The Battleship’s hull has critical structural issues that must be addressed immediately. Since coming to her berth in 1961, more than 50 years of wind and water at the tide line have left the hull paper-thin in places. Her last major dry docking and repair work was done in 1953. She is sitting in 30 feet of river silt, but this silt has actually helped to preserve the bottom better than at the wind-water line.

The Battleship staff understands that the cofferdam and walkway construction projects are complex. It is hard not to wonder what is going on! We encourage the public to ask questions, which can easily be done through our Facebook page, and we will do our best to keep everyone informed.

Take a look at the very informative article the Port City Daily wrote on the construction.

Be sure to check back frequently for more information!

** The Battleship NORTH CAROLINA will remain open to the public during construction **

The Basics


  • A cofferdam is a watertight structure built to allow the enclosed area to be pumped out, creating a dry work environment.
  • The Battleship cofferdam enables workers to repair and restore the ship’s corroded hull, which is paper-thin in places. The Battleship’s last major dry docking and repair work was done in 1953. It is long overdue!
  • The cofferdam was constructed by Orion Marine Group of Norfolk, Va.
  •  Cofferdam stats

    • 50 feet tall
    • 1,909 feet long around perimeter
    • 1,206 steel sheet piles
    • 229 vertical steel H-piles, 55 feet long
    • 229 battered steel H-piles, 60 feet long
    • 4.6 million pounds of steel (2,300 tons)
    • 4 slide gate weirs: 10 feet, 6 inches tall by 6 feet wide

The SECU Memorial Walkway

  • Under construction simultaneously, the SECU Memorial Walkway is a half-mile long, 10-foot-wide timber walkway surrounding the Battleship.
  • The SECU Memorial Walkway is above the water line but below the main deck of the Battleship. It enables visitors to see the ship’s entire hull for the first time.
  • The SECU Memorial Walkway includes five bump-out areas to honor each of the five branches of the military: Army, Navy, Marine Corps, Air Force and Coast Guard. The Merchant Marines will be honored by flying their flag on the quarterdeck.
  • The SECU Memorial Walkway is open to the public and free of charge.


Q: When the water and muck is pumped away from the ship, how will they shore the Battleship to keep her from listing? 
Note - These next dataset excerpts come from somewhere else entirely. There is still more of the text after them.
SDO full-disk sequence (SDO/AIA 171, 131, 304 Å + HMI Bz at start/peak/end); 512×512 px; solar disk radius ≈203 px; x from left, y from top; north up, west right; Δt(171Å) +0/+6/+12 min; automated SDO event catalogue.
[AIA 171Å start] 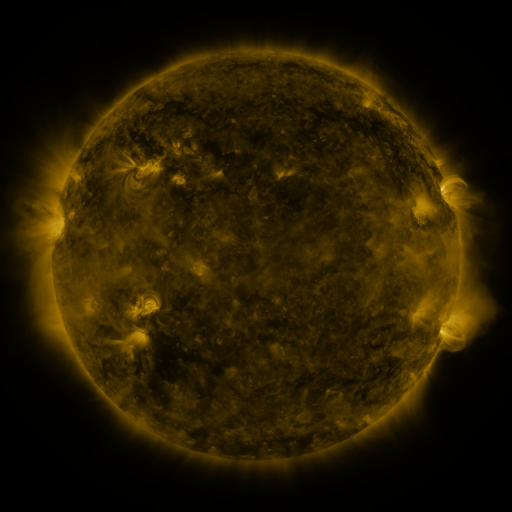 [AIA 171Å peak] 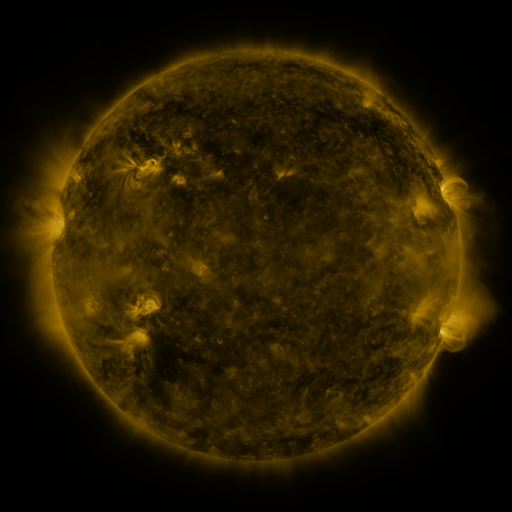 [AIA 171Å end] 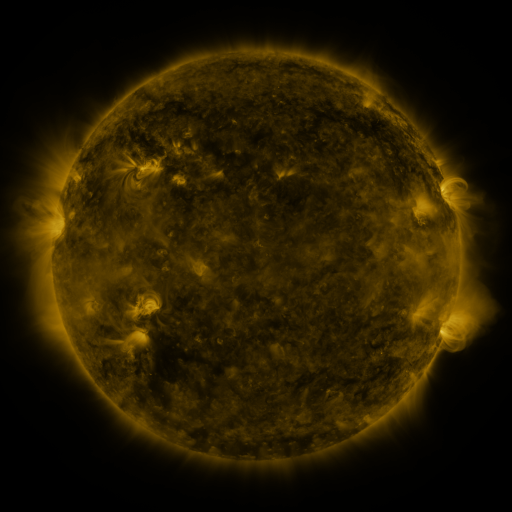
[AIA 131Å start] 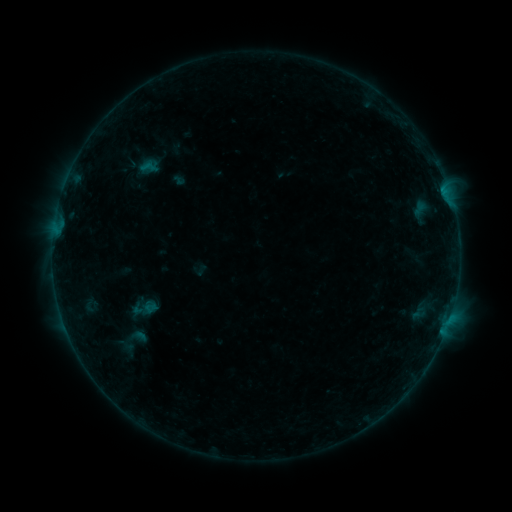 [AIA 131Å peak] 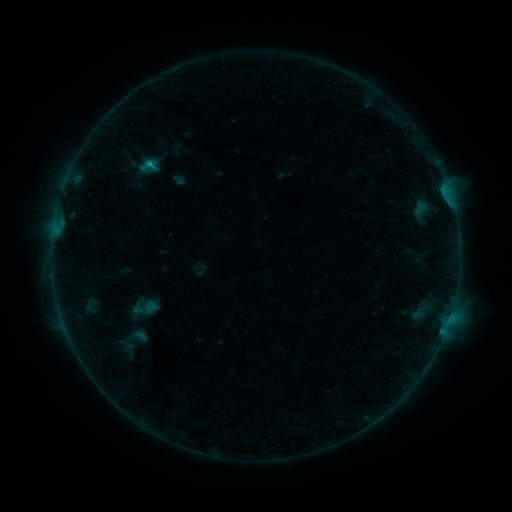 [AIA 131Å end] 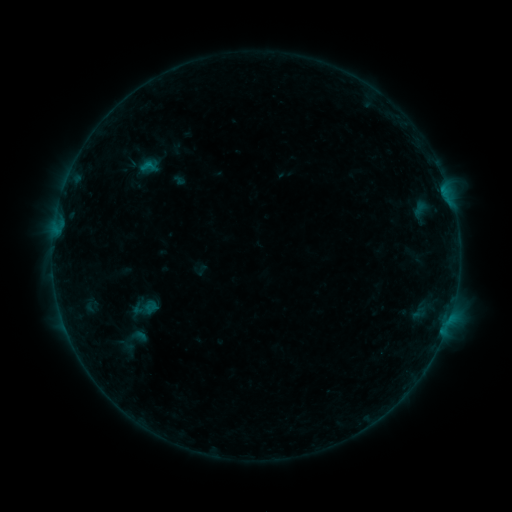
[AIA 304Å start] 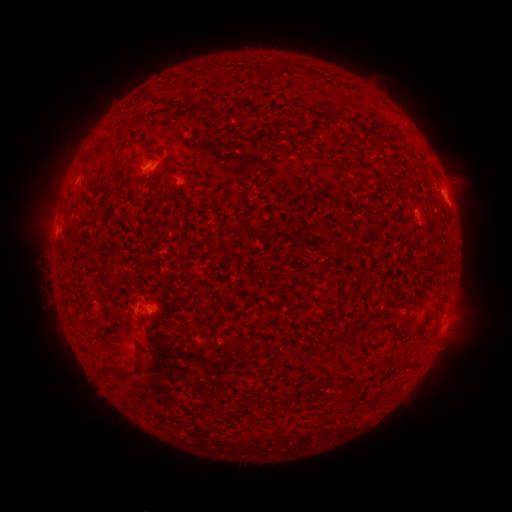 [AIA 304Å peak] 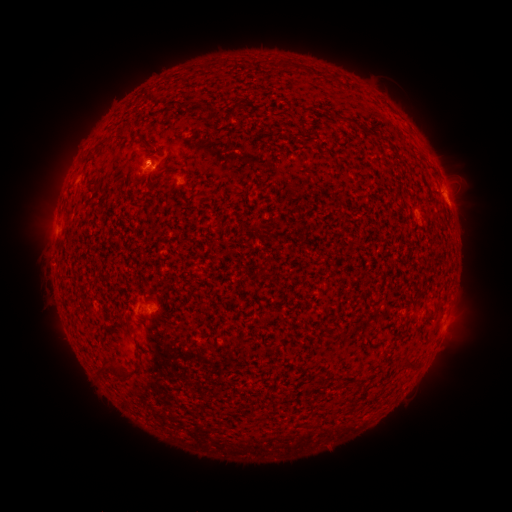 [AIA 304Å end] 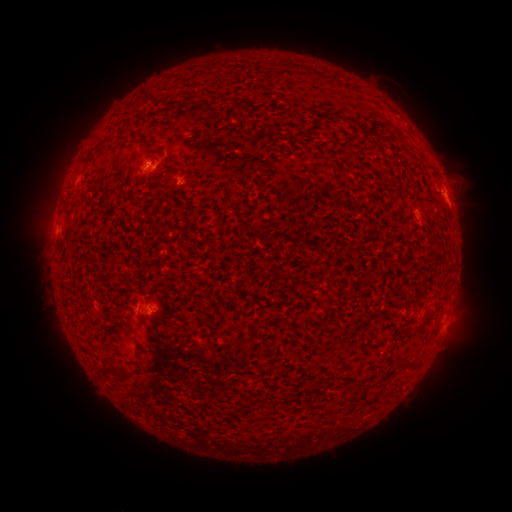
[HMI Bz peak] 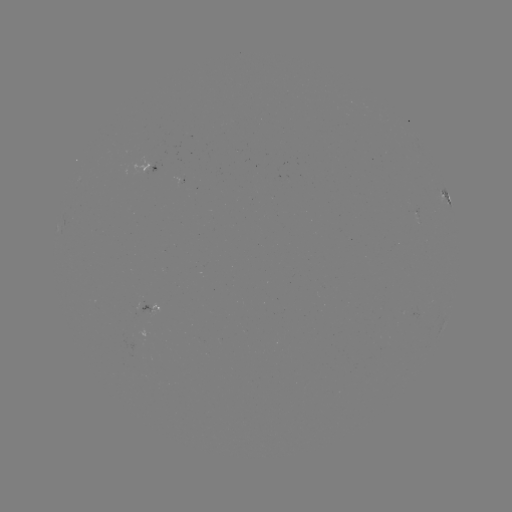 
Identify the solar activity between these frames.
B4.3 flare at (149, 165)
A: The ship is settled in approximately 25 feet of mud. The cofferdam allows us to access the portions of the hull (about a 10-foot band we call the “wind/water line”) that need to be replaced, but we will not remove all the water and mud from around the entire ship at one time. Enough water and mud will remain to ensure the stability of the Battleship, similar to what was done on the USS ALABAMA. The condition around the ship when we drain the water will be similar to what we experience at low tide. We will simply have more control over the amount of water around the ship while we replace steel.

Q: Are you driving sheet steel into the muck?

A: Yes. The steel sheet piles, steel “H” piles, and timber piles for the walkway are all being driven into the mud and limestone layer that exists about 42-50 feet below the ship. Engineers have carefully calculated the specific depth of each pile to ensure the cofferdam and walkway are able to withstand the various pressures on all sides during all tidal conditions and those we will create during maintenance periods. We’ve conducted several geo-technical studies, as well as a test pile analysis, to confirm the subsurface conditions and holding strength of the mud and limestone.

Example of a slide gate weir

Q: With construction of the cofferdam are there provisions being made to be able to get the Ship out of the cofferdam and into the river if necessary? Such as locks or doors on the end of the cofferdam?

A: Unfortunately, the Battleship’s condition prevents her from leaving her berth; however, the cofferdam will be equipped with 4 slide gate weirs that will open and close so that water can be pumped in and back out of the inner area.


Q: What will happen to the portion of the hull that is in the mud? Does the mud protect it from corrosion or will that eventually need to be excavated to make repairs?

A: The ship is settled in approximately 25 feet of mud. The portion of the hull that is in the mud has been largely protected from corrosion by lack of exposure to the elements. The cofferdam will allow us to access the portions of the hull (about a 10-foot band we call the “wind/water line”) that have been exposed to the elements for nearly 60 years!